- **Work instructions**:
The answer must consist of every line from the data that holds "scientific".

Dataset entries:

- Opening Delimiter -

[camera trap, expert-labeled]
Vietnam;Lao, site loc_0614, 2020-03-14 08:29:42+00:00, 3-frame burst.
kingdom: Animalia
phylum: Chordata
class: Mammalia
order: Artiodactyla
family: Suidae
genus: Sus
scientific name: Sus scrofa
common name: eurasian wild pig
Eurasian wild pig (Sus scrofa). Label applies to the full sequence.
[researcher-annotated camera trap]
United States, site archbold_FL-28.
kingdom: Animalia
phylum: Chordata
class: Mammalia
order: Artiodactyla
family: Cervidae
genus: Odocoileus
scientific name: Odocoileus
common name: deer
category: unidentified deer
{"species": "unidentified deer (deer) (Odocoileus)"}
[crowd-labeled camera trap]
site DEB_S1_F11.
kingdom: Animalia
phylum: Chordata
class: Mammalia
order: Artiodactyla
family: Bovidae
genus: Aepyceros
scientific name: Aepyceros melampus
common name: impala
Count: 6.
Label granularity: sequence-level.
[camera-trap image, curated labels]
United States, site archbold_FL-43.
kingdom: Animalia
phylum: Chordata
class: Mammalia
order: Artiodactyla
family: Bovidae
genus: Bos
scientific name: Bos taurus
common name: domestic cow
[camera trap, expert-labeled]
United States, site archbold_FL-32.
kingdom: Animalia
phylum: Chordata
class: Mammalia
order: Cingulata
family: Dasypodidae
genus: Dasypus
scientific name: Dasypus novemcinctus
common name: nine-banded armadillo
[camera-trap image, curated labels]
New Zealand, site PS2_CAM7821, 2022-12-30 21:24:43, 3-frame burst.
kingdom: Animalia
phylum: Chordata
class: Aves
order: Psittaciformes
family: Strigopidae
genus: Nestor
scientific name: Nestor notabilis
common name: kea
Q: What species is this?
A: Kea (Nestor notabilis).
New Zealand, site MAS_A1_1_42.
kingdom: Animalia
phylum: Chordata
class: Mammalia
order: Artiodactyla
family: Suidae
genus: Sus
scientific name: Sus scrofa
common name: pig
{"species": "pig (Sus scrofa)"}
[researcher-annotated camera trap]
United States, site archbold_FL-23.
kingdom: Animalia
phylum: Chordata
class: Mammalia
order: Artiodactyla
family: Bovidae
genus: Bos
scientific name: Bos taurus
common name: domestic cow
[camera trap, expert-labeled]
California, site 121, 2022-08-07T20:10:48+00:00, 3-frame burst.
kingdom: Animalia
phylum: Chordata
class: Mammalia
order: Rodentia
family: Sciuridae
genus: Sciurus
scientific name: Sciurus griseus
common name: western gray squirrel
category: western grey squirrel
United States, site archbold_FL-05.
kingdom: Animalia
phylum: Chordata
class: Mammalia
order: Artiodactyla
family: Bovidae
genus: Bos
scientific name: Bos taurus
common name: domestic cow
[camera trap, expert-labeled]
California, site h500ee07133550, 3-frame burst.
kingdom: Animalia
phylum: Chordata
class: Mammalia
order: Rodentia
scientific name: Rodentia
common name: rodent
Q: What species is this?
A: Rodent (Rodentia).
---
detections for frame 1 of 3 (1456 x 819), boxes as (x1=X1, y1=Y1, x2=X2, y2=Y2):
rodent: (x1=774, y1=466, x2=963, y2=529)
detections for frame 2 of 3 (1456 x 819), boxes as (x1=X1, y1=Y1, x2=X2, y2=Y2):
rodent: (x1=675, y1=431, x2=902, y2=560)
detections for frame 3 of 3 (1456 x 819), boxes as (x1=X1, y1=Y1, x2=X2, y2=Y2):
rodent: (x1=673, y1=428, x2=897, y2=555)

- Closing Delimiter -

- **Exercise response**:
scientific name: Sus scrofa
scientific name: Odocoileus
scientific name: Aepyceros melampus
scientific name: Bos taurus
scientific name: Dasypus novemcinctus
scientific name: Nestor notabilis
scientific name: Sus scrofa
scientific name: Bos taurus
scientific name: Sciurus griseus
scientific name: Bos taurus
scientific name: Rodentia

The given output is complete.